Source records ▸
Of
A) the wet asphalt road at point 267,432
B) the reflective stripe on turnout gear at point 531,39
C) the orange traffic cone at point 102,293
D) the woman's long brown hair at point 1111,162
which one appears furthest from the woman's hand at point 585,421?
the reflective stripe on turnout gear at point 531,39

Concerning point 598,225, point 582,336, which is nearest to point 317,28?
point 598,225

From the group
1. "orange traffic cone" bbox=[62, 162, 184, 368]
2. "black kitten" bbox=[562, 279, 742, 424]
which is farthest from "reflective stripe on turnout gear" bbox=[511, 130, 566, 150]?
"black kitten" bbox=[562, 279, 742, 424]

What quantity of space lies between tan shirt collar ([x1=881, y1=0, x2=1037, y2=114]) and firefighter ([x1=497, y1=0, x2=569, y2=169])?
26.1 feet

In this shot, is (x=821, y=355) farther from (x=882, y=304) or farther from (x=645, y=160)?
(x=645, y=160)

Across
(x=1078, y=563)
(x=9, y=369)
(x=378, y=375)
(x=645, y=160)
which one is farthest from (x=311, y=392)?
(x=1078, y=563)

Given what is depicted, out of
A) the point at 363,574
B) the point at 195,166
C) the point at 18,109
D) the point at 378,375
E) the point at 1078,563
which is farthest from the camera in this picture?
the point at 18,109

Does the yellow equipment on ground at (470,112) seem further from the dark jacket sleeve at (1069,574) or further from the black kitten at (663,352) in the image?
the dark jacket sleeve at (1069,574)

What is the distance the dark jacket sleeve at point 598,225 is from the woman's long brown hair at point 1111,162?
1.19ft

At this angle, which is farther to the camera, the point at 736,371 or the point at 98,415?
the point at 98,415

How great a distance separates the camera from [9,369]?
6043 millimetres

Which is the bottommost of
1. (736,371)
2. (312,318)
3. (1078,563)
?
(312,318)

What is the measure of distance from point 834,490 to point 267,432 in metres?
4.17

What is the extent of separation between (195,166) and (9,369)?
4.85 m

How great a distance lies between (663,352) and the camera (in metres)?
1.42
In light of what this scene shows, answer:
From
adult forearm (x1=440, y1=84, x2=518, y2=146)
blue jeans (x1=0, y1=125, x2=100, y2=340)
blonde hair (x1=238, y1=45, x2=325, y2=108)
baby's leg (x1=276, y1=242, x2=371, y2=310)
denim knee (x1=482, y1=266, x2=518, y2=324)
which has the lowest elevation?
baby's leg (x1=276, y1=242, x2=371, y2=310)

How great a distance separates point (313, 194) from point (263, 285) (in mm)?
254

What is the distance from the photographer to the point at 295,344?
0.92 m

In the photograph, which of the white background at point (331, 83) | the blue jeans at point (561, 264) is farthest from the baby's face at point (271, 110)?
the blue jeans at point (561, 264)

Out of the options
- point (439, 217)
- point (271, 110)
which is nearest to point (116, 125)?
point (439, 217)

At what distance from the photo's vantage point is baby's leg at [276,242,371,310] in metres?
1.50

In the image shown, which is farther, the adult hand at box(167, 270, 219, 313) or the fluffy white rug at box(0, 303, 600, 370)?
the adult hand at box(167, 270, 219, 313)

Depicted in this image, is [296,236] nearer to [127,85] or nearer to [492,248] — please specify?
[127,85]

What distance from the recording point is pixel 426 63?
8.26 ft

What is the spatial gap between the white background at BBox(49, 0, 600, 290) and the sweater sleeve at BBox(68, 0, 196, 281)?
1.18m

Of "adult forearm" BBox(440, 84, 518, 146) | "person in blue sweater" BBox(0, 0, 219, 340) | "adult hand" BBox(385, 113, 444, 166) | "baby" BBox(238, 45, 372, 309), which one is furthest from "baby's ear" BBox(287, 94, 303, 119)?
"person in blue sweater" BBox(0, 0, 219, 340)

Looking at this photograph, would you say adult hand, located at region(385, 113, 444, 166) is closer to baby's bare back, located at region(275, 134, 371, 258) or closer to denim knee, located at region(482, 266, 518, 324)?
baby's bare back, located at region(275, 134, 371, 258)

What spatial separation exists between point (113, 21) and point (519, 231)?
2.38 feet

Problem details ▸ Quote each line above in full, word for word.

Exercise response ▸
Of
A) the wet asphalt road at point 267,432
B) the reflective stripe on turnout gear at point 531,39
C) the orange traffic cone at point 102,293
D) the woman's long brown hair at point 1111,162
which one appears furthest from the woman's hand at point 585,421?
the reflective stripe on turnout gear at point 531,39

Concerning point 598,225, point 582,336, which is nearest to point 317,28?
point 598,225

From the group
1. "orange traffic cone" bbox=[62, 162, 184, 368]
2. "black kitten" bbox=[562, 279, 742, 424]
which is farthest from "reflective stripe on turnout gear" bbox=[511, 130, 566, 150]?
"black kitten" bbox=[562, 279, 742, 424]

What quantity of space lies between tan shirt collar ([x1=881, y1=0, x2=1037, y2=114]) and firefighter ([x1=497, y1=0, x2=569, y2=169])?
26.1 feet

In this shot, is (x=821, y=355) farther from (x=882, y=304) or farther from (x=645, y=160)?
(x=645, y=160)

Across
(x=1078, y=563)
(x=9, y=369)
(x=378, y=375)
(x=645, y=160)
which one is farthest from (x=311, y=392)?
(x=1078, y=563)

Given what is depicted, out of
A) the point at 363,574
B) the point at 195,166
C) the point at 18,109
D) the point at 378,375
E) the point at 1078,563
which is farthest from the camera in this picture?
the point at 18,109

Does the yellow equipment on ground at (470,112) seem further from the dark jacket sleeve at (1069,574) or further from the black kitten at (663,352) in the image?
the dark jacket sleeve at (1069,574)

What is the distance the dark jacket sleeve at point 598,225 is from the woman's long brown hair at point 1111,162?
1.19ft

At this angle, which is farther to the camera, the point at 736,371 or the point at 98,415?
the point at 98,415

How great a distance separates the camera from [9,369]?
6043 millimetres

Which is the bottommost of
1. (736,371)
2. (312,318)
3. (1078,563)
?
(312,318)

What is the measure of distance from point 834,490 to point 267,432 in metres?
4.17

What is the extent of separation between (195,166) and (9,369)?
4.85 m

How great a distance lies between (663,352) and the camera (in metres)?
1.42
In light of what this scene shows, answer:
From
adult forearm (x1=440, y1=84, x2=518, y2=146)
blue jeans (x1=0, y1=125, x2=100, y2=340)
blonde hair (x1=238, y1=45, x2=325, y2=108)
baby's leg (x1=276, y1=242, x2=371, y2=310)
denim knee (x1=482, y1=266, x2=518, y2=324)
which has the lowest elevation?
baby's leg (x1=276, y1=242, x2=371, y2=310)

How great a distance separates point (313, 194) from point (263, 285) (in mm)?
254

What is the distance from the photographer to the point at 295,344?
0.92 m

In the photograph, which of the white background at point (331, 83) | the blue jeans at point (561, 264) is farthest from the baby's face at point (271, 110)?
the blue jeans at point (561, 264)

Out of the options
- point (439, 217)
- point (271, 110)
which is nearest to point (116, 125)?
point (439, 217)

At what distance from the photo's vantage point is baby's leg at [276,242,371,310] in metres?
1.50

In the image shown, which is farther, the adult hand at box(167, 270, 219, 313) or the fluffy white rug at box(0, 303, 600, 370)?
the adult hand at box(167, 270, 219, 313)

Depicted in this image, is [296,236] nearer to [127,85] or nearer to [492,248] — please specify?
[127,85]

What distance from the recording point is pixel 426 63?
8.26 ft

What is the spatial gap between the white background at BBox(49, 0, 600, 290) and the sweater sleeve at BBox(68, 0, 196, 281)?
1.18m

Of "adult forearm" BBox(440, 84, 518, 146) | "person in blue sweater" BBox(0, 0, 219, 340) | "adult hand" BBox(385, 113, 444, 166) | "baby" BBox(238, 45, 372, 309), which one is furthest from "baby's ear" BBox(287, 94, 303, 119)?
"person in blue sweater" BBox(0, 0, 219, 340)

Looking at this photograph, would you say adult hand, located at region(385, 113, 444, 166) is closer to baby's bare back, located at region(275, 134, 371, 258) or closer to denim knee, located at region(482, 266, 518, 324)?
baby's bare back, located at region(275, 134, 371, 258)

What spatial separation exists between point (113, 21) and point (519, 231)?
2.38 feet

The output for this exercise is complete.